**Task directions:** Count the lines of the data below that contain the word "nearer" and give only that number.

**Information provided:**
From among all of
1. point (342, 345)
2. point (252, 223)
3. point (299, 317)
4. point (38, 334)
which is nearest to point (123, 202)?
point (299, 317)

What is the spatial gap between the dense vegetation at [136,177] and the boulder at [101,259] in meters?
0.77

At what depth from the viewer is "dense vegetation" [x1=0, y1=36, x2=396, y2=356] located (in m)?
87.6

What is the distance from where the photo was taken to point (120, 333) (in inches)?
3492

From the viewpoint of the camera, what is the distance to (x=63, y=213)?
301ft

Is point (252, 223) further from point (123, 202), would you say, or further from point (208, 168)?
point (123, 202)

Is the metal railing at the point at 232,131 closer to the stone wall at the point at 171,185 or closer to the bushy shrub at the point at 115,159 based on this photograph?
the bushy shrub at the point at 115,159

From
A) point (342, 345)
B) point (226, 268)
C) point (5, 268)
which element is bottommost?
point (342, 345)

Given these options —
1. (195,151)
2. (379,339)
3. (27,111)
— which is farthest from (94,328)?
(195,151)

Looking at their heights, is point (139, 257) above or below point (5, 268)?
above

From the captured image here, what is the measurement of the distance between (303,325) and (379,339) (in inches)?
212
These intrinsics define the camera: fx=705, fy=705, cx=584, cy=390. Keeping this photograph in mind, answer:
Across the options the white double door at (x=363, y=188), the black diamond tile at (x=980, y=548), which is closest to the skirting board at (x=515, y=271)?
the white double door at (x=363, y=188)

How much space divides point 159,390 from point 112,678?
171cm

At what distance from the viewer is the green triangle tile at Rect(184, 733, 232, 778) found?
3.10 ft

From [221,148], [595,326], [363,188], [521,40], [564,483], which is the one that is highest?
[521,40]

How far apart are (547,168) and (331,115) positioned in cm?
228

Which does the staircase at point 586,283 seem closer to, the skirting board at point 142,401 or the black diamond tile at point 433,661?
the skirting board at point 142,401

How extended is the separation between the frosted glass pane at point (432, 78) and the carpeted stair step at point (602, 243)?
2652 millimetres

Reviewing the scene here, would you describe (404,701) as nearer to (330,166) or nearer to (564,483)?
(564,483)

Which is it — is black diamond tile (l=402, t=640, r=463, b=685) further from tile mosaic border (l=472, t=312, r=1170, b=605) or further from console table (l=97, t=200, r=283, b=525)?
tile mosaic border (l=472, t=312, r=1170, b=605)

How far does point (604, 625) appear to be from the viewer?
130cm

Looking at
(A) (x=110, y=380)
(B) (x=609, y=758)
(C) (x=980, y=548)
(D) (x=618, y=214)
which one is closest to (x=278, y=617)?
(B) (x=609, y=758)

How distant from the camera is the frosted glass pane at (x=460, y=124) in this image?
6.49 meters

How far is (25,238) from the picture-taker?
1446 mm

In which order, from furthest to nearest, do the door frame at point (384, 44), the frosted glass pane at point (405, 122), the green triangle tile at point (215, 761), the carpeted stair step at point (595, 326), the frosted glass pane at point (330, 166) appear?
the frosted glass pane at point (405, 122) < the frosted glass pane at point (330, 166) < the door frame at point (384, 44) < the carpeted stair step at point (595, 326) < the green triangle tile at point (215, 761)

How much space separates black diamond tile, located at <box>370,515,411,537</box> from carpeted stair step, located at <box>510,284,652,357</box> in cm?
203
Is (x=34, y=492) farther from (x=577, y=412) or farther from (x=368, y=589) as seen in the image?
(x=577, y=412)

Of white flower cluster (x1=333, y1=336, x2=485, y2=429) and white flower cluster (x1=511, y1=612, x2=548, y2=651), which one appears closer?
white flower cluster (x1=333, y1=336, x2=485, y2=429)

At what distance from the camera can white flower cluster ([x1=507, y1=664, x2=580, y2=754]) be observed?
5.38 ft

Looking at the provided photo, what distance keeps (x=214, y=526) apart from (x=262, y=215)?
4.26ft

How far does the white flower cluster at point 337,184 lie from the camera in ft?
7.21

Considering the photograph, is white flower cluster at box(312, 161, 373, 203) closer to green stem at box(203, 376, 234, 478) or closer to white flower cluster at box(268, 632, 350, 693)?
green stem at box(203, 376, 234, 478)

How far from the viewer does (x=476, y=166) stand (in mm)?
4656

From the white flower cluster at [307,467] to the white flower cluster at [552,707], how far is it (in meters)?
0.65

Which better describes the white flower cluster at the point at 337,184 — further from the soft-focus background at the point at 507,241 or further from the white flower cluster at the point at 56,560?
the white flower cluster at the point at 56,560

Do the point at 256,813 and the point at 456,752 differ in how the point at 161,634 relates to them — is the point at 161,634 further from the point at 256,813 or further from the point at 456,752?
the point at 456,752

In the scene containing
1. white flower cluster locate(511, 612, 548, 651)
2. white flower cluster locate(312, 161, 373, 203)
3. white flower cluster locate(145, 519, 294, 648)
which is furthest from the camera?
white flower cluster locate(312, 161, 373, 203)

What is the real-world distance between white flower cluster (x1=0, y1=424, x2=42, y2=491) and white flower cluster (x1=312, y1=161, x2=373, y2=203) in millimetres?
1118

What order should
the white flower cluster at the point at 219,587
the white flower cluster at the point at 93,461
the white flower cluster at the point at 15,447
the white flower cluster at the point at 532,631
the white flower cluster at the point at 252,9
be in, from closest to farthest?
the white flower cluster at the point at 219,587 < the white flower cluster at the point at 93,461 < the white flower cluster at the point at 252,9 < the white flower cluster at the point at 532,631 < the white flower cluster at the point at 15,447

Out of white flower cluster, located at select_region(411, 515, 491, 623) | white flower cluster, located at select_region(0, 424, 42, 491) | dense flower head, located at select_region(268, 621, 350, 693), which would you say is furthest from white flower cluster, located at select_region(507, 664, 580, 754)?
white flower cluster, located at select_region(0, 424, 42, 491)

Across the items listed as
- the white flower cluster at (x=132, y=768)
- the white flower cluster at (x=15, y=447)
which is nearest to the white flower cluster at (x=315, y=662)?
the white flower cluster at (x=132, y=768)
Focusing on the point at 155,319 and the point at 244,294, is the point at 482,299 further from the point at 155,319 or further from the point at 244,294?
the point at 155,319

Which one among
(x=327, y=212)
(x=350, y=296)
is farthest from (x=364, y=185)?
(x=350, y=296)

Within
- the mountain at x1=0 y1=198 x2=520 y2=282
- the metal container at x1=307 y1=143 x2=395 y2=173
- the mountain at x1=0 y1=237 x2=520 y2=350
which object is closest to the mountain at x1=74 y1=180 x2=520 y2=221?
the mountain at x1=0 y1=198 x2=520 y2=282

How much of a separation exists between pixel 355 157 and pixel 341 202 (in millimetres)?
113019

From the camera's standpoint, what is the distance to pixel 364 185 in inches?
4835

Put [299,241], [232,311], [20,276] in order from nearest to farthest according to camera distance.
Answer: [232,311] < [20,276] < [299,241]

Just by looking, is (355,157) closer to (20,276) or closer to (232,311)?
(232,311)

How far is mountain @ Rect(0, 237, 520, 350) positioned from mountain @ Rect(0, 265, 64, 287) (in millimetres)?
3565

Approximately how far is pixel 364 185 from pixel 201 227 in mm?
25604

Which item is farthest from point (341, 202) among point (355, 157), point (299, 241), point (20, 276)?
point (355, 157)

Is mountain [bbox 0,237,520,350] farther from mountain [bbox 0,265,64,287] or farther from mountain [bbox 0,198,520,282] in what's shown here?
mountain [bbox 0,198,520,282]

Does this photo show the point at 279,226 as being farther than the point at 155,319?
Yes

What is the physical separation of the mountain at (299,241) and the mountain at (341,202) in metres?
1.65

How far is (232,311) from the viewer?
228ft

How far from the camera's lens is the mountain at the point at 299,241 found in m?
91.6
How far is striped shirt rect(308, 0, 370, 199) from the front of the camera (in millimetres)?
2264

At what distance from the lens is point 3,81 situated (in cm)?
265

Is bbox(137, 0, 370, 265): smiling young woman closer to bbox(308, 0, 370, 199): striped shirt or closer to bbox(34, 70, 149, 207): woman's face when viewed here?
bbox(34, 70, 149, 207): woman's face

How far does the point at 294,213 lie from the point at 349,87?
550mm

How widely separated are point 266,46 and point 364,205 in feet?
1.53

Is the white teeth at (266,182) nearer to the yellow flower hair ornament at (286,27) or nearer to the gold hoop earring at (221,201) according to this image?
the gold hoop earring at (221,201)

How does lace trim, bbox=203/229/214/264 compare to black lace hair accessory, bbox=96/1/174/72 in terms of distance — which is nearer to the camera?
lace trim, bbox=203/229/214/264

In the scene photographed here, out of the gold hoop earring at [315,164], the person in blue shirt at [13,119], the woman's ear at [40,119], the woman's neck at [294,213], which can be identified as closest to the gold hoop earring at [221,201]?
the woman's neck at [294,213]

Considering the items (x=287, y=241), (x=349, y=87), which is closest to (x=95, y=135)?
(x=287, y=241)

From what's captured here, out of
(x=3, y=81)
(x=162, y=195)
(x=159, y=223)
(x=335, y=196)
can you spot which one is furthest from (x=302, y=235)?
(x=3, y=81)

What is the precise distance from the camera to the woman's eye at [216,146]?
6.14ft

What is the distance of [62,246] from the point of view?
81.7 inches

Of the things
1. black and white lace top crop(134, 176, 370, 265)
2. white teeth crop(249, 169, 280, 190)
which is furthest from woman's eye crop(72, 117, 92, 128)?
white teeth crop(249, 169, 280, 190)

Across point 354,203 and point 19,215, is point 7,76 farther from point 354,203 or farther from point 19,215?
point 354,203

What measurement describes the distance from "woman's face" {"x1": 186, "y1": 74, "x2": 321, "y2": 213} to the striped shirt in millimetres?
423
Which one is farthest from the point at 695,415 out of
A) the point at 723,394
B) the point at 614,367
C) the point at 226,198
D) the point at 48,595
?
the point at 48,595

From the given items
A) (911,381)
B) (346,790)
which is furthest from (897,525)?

**Result for this exercise:** 3